I’d argue many of the providers we’re seeing immediately that use giant language fashions based mostly on APIs are additionally, on this sense, meta-level as a result of they’re typically interacting with the machine studying mannequin in a really restricted method. In fact, there’s nothing to cease you if you wish to work together with the coaching itself. However so long as you don’t concern your self with all the standard mathematical instruments of machine studying fashions and also you merely deal with the performance and construct on high of that — assuming, in fact, you’ve got the info for the coaching and the testing — that is largely meta-level.
What I believe is fascinating about meta-level machine studying is that it’s a potential future for laptop science. Whether it is actually the case that each one areas of laptop science would possibly profit from having a form of data-driven studying part to help the sphere in a technique or one other, then you definitely largely want to consider meta-level architectures and meta-level frameworks.
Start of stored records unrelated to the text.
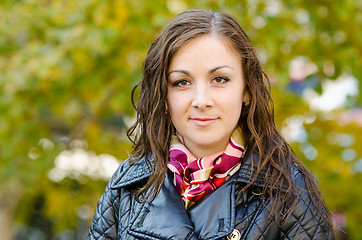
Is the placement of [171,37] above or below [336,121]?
below

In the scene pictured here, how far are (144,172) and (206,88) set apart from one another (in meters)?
0.47

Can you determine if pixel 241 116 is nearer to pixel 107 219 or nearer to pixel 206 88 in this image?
pixel 206 88

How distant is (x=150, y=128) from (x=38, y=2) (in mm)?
2540

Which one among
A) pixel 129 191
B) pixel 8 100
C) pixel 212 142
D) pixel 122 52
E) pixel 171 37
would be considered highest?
pixel 122 52

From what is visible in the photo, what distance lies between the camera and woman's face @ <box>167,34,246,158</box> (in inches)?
73.4

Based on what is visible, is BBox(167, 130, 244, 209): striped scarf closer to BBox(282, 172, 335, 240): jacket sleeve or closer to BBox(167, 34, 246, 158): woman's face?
BBox(167, 34, 246, 158): woman's face

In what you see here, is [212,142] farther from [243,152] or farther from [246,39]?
[246,39]

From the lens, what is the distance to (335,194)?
18.1 feet

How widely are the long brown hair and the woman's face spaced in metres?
0.04

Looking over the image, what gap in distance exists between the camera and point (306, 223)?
182 centimetres

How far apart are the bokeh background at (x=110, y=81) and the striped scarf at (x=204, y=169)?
1073 mm

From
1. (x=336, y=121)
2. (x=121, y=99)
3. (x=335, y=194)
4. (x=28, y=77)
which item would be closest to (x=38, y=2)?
(x=28, y=77)

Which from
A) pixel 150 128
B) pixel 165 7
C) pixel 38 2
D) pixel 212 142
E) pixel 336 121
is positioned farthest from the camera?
pixel 336 121

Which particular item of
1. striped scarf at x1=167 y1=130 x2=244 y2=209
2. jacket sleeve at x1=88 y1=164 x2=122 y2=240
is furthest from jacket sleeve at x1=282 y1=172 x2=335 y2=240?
jacket sleeve at x1=88 y1=164 x2=122 y2=240
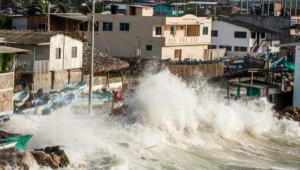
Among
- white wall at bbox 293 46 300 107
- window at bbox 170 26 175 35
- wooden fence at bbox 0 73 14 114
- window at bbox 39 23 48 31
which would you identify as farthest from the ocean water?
window at bbox 170 26 175 35

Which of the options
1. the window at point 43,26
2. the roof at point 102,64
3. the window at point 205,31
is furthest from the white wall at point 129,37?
the roof at point 102,64

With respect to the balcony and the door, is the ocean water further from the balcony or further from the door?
the door

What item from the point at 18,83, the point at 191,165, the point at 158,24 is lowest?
the point at 191,165

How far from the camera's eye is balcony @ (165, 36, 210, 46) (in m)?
52.5

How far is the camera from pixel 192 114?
3075 centimetres

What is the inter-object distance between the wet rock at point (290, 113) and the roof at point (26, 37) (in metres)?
13.5

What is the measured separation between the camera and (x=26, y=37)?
3519cm

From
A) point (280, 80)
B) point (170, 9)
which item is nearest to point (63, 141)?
point (280, 80)

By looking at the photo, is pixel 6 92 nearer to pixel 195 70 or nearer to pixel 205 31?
pixel 195 70

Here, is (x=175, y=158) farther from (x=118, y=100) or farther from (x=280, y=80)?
(x=280, y=80)

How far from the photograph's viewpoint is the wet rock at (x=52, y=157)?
20.6 metres

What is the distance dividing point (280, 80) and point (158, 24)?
1148 cm

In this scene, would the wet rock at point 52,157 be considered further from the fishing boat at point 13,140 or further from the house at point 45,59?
the house at point 45,59

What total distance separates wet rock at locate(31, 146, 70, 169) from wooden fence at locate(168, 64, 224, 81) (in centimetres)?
2199
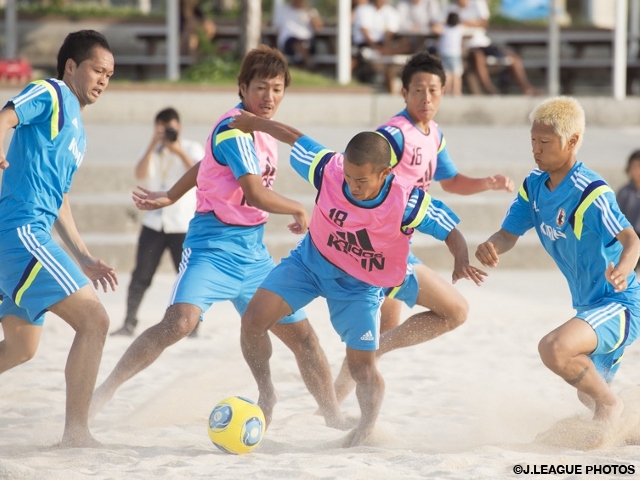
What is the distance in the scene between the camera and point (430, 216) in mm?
4742

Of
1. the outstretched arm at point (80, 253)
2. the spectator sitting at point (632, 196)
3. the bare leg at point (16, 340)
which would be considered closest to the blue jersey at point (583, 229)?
the outstretched arm at point (80, 253)

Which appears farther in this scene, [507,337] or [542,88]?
[542,88]

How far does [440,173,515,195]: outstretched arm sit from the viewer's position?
581 centimetres

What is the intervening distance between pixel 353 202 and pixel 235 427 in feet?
4.05

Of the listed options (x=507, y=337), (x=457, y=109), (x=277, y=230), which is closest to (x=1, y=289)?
(x=507, y=337)

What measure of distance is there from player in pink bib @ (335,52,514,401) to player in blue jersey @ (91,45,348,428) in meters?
A: 0.56

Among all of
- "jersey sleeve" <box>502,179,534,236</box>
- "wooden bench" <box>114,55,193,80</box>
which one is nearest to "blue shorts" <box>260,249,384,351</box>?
"jersey sleeve" <box>502,179,534,236</box>

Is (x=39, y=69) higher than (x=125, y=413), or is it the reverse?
(x=39, y=69)

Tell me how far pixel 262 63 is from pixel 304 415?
2.09 metres

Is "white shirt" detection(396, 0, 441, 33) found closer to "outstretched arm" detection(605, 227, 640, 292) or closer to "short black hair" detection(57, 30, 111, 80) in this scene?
"short black hair" detection(57, 30, 111, 80)

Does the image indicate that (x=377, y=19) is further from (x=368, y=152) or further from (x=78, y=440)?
(x=78, y=440)

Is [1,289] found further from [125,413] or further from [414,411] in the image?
[414,411]

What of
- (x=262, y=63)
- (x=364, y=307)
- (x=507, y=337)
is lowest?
(x=507, y=337)

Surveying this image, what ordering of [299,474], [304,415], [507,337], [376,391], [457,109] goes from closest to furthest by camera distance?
[299,474] < [376,391] < [304,415] < [507,337] < [457,109]
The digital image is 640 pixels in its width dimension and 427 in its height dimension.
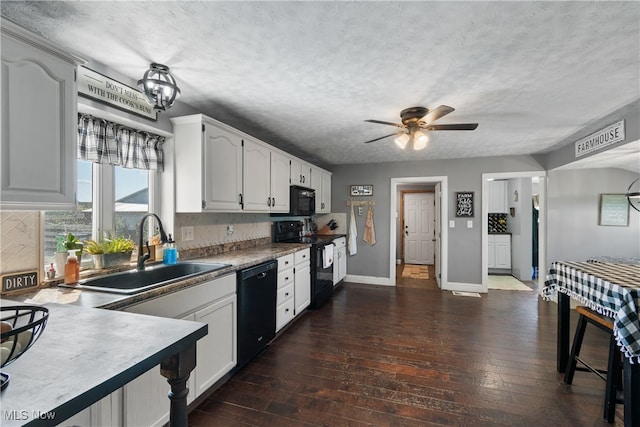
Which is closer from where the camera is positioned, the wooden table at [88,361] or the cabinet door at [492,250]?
the wooden table at [88,361]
Coming again to my very own work, talking solely on behalf of myself and probably not for my collaborators, I’d say I discover meta-level machine studying probably the most fascinating method to consider machine studying. Everyone clearly has their very own bias, and I’d argue many statisticians would see it the opposite method round. They’d argue doubtless that with out coping with the statistical points of those fashions, there’s not a lot to say.
However I’d say there’s an space of computation that may see these fashions at an summary degree — assume when it comes to input-output pairs, assume when it comes to the finctionality that they produce, which might be all on the meta-level. I’m curious to see how that is going to turn out to be increasingly clear as we transfer ahead and use machine studying for the whole lot from safety and privateness to software program engineering.